START Extract to read
Magni Documentation

magni is a Python package developed by Christian Schou Oxvig and Patrick Steffen Pedersen in collaboration with Jan Østergaard, Thomas Arildsen, Tobias L. Jensen, and Torben Larsen. The work was supported by 1) the Danish Council for Independent Research | Technology and Production Sciences - via grant DFF-1335-00278 for the project Enabling Fast Image Acquisition for Atomic Force Microscopy using Compressed Sensing and 2) the Danish e-Infrastructure Cooperation - via a grant for a high performance computing system for the project “High Performance Computing SMP Server for Signal Processing”.

This page gives an Introduction to the package, briefly describes How to Read the Documentation, and explains how to actually use The Package.

Introduction

magni [5] is a Python package which provides functionality for increasing the speed of image acquisition using Atomic Force Microscopy (AFM) (see e.g. [1] for an introduction). The image acquisition algorithms of magni are based on the Compressed Sensing (CS) signal acquisition paradigm (see e.g. [2] or [3] for an introduction) and include both sensing and reconstruction. The sensing part of the acquisition generates sensed data from regular images possibly acquired using AFM. This is done by AFM hardware simulation. The reconstruction part of the acquisition reconstructs images from sensed data. This is done by CS reconstruction using well-known CS reconstruction algorithms modified for the purpose. The Python implementation of the above functionality uses the standard library, a number of third-party libraries, and additional utility functionality designed and implemented specifically for magni. The functionality provided by magni can thus be divided into five groups:

  • Atomic Force Microscopy (magni.afm): AFM specific functionality including AFM image acquisition, AFM hardware simulation, and AFM data file handling.
END Extract to read
START Given data
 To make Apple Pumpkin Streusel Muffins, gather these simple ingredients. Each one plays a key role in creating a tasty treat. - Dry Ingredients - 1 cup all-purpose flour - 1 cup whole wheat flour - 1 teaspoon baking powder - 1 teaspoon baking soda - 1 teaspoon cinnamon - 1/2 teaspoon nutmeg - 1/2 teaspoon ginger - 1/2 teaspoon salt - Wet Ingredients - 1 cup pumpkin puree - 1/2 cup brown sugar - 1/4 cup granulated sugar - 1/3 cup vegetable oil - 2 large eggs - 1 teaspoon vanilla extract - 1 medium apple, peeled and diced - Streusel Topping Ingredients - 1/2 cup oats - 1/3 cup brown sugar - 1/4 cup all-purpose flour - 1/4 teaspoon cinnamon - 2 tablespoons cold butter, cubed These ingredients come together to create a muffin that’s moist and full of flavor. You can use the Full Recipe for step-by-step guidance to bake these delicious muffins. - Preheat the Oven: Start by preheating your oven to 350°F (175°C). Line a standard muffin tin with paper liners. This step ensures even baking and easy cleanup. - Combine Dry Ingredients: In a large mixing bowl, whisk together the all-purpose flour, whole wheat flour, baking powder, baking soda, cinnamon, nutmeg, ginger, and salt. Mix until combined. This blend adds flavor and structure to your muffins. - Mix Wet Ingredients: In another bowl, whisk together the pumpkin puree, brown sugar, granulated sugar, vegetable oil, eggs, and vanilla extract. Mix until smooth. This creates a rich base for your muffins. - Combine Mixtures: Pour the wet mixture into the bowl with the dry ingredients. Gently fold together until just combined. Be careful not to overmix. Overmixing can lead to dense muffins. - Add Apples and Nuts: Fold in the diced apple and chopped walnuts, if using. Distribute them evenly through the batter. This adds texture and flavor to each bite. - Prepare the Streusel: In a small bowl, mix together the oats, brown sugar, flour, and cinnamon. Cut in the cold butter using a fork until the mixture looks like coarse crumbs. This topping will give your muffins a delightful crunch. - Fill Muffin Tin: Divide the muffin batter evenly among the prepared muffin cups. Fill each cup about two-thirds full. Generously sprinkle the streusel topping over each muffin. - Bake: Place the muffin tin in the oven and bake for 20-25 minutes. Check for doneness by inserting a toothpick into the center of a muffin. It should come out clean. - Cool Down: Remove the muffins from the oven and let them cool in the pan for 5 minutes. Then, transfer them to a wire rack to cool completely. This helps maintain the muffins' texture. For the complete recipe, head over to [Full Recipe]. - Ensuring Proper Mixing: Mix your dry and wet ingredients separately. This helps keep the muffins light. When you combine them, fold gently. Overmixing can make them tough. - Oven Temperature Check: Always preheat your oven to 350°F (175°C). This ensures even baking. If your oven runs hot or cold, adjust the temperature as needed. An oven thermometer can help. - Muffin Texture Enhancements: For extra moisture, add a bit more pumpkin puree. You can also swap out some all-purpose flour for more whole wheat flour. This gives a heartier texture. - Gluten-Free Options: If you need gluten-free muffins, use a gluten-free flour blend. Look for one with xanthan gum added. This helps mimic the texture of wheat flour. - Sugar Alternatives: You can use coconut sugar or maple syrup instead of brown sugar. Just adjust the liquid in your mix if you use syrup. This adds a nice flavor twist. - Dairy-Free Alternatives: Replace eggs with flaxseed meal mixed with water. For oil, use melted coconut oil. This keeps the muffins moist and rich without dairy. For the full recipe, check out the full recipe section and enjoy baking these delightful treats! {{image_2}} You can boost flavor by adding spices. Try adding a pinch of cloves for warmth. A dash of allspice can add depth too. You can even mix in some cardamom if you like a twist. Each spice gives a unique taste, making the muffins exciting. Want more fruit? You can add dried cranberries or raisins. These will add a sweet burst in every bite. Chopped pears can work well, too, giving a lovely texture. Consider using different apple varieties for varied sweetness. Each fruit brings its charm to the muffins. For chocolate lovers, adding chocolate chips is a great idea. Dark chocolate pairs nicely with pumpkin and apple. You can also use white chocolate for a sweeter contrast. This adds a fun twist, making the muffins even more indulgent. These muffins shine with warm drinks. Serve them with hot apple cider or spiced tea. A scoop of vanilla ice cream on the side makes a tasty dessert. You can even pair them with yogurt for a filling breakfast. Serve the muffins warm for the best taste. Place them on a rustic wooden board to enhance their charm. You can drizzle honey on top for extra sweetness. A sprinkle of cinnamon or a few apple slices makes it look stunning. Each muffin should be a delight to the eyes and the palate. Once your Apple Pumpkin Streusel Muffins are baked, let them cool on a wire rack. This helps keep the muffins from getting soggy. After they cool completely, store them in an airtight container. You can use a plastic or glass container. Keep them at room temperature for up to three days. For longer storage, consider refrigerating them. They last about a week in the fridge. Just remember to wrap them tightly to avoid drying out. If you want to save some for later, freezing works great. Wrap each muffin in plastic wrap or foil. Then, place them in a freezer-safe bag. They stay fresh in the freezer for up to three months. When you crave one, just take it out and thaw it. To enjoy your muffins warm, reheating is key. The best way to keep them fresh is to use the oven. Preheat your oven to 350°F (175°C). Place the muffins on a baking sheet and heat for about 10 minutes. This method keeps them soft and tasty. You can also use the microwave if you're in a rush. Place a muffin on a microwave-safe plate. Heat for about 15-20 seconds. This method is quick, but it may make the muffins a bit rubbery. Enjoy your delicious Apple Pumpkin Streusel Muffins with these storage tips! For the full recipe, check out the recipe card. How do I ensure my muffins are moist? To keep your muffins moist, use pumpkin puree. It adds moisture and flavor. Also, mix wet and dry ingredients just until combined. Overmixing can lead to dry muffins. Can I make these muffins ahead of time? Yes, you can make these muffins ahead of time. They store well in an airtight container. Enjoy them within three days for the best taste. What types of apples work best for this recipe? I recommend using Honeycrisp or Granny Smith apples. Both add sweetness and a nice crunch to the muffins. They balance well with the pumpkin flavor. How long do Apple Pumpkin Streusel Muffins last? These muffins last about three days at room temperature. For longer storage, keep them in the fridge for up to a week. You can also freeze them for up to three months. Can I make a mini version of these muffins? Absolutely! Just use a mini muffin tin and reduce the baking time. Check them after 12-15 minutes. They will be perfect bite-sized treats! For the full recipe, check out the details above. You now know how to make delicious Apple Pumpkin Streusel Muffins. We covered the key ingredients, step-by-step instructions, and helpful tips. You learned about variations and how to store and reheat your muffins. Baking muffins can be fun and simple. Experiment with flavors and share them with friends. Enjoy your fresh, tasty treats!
END Given data
* _Requirement_:
Quote the Magni documentation verbatim from "Magni Documentation" to "use The Package.".

* _Solved problem_:
Magni Documentation

magni is a Python package developed by Christian Schou Oxvig and Patrick Steffen Pedersen in collaboration with Jan Østergaard, Thomas Arildsen, Tobias L. Jensen, and Torben Larsen. The work was supported by 1) the Danish Council for Independent Research | Technology and Production Sciences - via grant DFF-1335-00278 for the project Enabling Fast Image Acquisition for Atomic Force Microscopy using Compressed Sensing and 2) the Danish e-Infrastructure Cooperation - via a grant for a high performance computing system for the project “High Performance Computing SMP Server for Signal Processing”.

This page gives an Introduction to the package, briefly describes How to Read the Documentation, and explains how to actually use The Package.